After a few months of staring financial ruin in the face and continuing to tell myself it was all for a good cause, I landed a new, well-paying job doing what I love to do with a company that had values and held to them.  And I was once again working with people I adored.  To this day, I am so grateful that I quit that other job.  Had I stayed, I would have been compromised on a deep level, tainted in a very real way.  Had I stayed the other incredible opportunities that have since come my way, such as being the Executive Director of The Bravewell Collaborative, landing a commission to write The Bravewell Story, being the Editorial Director for EXPLORE: The Journal of Science and Healing, and working for the Duke Leadership Program, might never have happened.

I’ve been trying to sit with the idea of courage for the past few days and these are my final thoughts: We each have the opportunity to create our own lives in keeping with our personal values and desires, and to contribute to making the larger world a better place.  When we encounter obstacles and threats to our internal visions, to that future we desire, we either back down from our vision or we summon courage to help us navigate into the future.

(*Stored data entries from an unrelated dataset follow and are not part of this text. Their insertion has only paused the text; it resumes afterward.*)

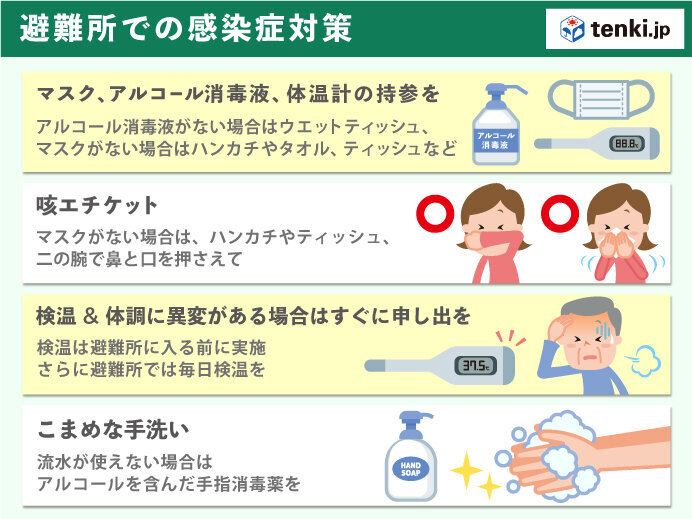 避難所での感染症対策

tenki.jp

マスク、アルコール消毒液、体温計の持参を

アルコール消毒液がない場合はウエットティッシュ、マスクがない場合はハンカチやタオル、ティッシュなど

アルコール消毒液

88.8℃

咳エチケット

マスクがない場合は、ハンカチやティッシュ、二の腕で鼻と口を押さえて

検温 & 体調に異変がある場合はすぐに申し出を

検温は避難所に入る前に実施
さらに避難所では毎日検温を

37.5℃

こまめな手洗い

流水が使えない場合は
アルコールを含んだ手指消毒薬を

HAND SOAP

The courage we summon can be strong or weak, depending on how much we trust our own values to guide us in the right direction, how strong our belief is that our vision is something worth fighting for, and how willing we are to accept the consequences of our actions, no matter what.  To this effect, courage can be strengthened by an examination of our own values and by a resolve to stay in integrity with those values.  Courage can also be strengthened by closely examining our vision for the future and adjusting that vision as we learn and grow.

The field of integrative healthcare only exists today because of the courage of the many, many wonderful people who stood up for their beliefs, fought for what they felt was right and pursued their vision of a better healthcare system.  I only have one final word — thanks.